I have Suse 10.1 and I have simply added in the yast2 firewall the custom rule to open all udp-ports between 1024 and 65535. To be more precise in the yast2 firewall menu chose the "allowed services" submenu and there you click on the "Advanced" button which opens an extra window and here I put in the udp box: 1024:65535 and in the tcp box 8080 (for the freeplayer if you are you using this on this PC).
However, my Suse 10.1 PC is also behind a NAT-router (another Linux-PC) and is therefore quite well protected such that opening all udp-ports is not really a problem.
A better and safer solution would be to open every port for the IP number 212.27.38.253 but in yast2 this is indeed not obvious. Maybe you can define this IP to be in the demilitarized zone or something like this or simply as dimstar suggested.
If you want to do it directly by iptables (and not yast2) this is quite easy with the rules:
Code: Select all
-I INPUT -s 212.27.38.253 -i eth0 -p udp -j ACCEPT
(this one for the TV on the PC) and:
Code: Select all
-I INPUT -s 212.27.38.253 -i eth0 -p tcp -m tcp --dport 8080 -j ACCEPT
(this one for the Freeplayer). Here I assume that eth0 is appropriate network device which can also be eth1, ... or something different if you have a wireless connection.
You can add these rules by hand as root simply by the command:
/usr/sbin/iptables ...
where "..." is one of the exact above rules. The only problem is that this is not very proper because it is actually yast2 that is responsible for the firewall (one would mix different tools for firewall configuration which may create conflicts and unpredictable behavior). However it will work, until the next reboot of the machine or the next call of yast2 with a firewall update (which will probably clean your own rules).
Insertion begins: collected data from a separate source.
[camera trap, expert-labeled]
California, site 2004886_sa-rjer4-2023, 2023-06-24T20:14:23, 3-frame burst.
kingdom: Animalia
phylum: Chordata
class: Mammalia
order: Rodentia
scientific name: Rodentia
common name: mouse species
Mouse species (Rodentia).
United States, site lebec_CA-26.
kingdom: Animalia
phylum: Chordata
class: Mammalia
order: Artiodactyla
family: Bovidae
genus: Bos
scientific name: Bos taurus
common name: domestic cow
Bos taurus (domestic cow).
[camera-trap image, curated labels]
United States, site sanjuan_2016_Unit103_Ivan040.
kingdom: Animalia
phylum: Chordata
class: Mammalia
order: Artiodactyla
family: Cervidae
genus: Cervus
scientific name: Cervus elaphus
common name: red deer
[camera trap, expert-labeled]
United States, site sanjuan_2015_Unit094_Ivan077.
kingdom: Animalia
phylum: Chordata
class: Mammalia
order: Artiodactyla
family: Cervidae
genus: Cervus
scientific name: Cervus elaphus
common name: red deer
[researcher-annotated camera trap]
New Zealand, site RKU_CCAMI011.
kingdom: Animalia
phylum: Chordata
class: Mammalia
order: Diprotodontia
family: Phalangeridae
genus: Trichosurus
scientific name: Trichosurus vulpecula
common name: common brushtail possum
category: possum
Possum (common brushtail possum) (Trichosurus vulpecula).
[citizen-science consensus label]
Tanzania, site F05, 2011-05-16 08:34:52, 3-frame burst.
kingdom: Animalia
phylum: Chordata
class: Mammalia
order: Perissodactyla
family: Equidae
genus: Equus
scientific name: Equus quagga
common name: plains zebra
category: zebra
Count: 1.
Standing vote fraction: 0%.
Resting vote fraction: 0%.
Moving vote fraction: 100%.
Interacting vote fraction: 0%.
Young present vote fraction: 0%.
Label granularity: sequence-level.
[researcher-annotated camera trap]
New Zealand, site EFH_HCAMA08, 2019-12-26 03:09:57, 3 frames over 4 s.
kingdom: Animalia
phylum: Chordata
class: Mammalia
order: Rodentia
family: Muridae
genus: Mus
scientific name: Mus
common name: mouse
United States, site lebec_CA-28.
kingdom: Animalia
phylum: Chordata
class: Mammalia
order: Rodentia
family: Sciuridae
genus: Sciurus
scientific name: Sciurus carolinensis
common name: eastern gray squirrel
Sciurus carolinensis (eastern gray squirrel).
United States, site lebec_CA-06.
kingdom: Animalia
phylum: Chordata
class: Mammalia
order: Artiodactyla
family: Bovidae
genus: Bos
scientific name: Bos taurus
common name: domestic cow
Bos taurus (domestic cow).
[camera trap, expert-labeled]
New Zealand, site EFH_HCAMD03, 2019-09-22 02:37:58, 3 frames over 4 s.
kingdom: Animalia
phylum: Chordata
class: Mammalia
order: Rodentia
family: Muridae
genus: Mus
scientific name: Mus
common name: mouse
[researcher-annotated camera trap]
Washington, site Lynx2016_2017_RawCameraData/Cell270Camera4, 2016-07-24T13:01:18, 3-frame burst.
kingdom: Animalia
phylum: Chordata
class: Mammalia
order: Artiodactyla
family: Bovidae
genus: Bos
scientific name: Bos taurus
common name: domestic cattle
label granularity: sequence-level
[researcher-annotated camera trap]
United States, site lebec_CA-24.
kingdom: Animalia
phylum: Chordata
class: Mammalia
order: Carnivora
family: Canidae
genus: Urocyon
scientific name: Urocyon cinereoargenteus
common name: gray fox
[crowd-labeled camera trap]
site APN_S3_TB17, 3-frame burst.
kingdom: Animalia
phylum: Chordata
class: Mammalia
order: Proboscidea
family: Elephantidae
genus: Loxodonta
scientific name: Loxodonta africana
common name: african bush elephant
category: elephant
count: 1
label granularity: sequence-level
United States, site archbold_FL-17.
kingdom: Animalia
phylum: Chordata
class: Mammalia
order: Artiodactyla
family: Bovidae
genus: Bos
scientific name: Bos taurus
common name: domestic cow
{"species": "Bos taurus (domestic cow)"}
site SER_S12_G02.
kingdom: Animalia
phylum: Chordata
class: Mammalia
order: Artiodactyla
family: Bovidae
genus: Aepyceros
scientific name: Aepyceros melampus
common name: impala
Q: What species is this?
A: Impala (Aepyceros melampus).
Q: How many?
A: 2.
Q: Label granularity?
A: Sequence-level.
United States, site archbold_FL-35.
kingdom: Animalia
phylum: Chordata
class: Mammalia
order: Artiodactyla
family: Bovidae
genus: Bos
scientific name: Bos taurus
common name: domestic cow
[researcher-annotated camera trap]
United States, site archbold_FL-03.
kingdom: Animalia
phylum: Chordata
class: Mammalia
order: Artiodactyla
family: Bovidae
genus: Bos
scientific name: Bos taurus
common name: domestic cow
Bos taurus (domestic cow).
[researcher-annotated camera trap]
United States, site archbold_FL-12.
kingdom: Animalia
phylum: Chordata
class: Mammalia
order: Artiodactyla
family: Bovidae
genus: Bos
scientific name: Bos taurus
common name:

The very best solution would be to patch the kernel with the rtsp-conntrack module and to recompile it. Then the appropriate udp-port will be automatically opened (without any particular rule and simply by charging the rtsp-conntrack modules) but this is more important if you want to use your Linux PC as NAT-routeur that transmits the IP-TV of Free to another PC behind the router (without rtsp-conntrack thing becomes quite complicated with rtsp and NAT). If you are interested here are the rtsp-patches for the latest kernels:
http://mike.it-loops.com/rtsp/
If you use one of these patchs you will need to compile your own Linux kernel, something like 2.6.22.x or 2.6.23.x (Suse 10.1 is normally 2.6.16... but I would recommend to change to a newer version if you really want to compile your own kernel). I am actually using 2.6.22.6 with Suse 10.1 and without any important problem (the "Suse-Amor-module" no longer works with a stock-kernel but I don't care about that).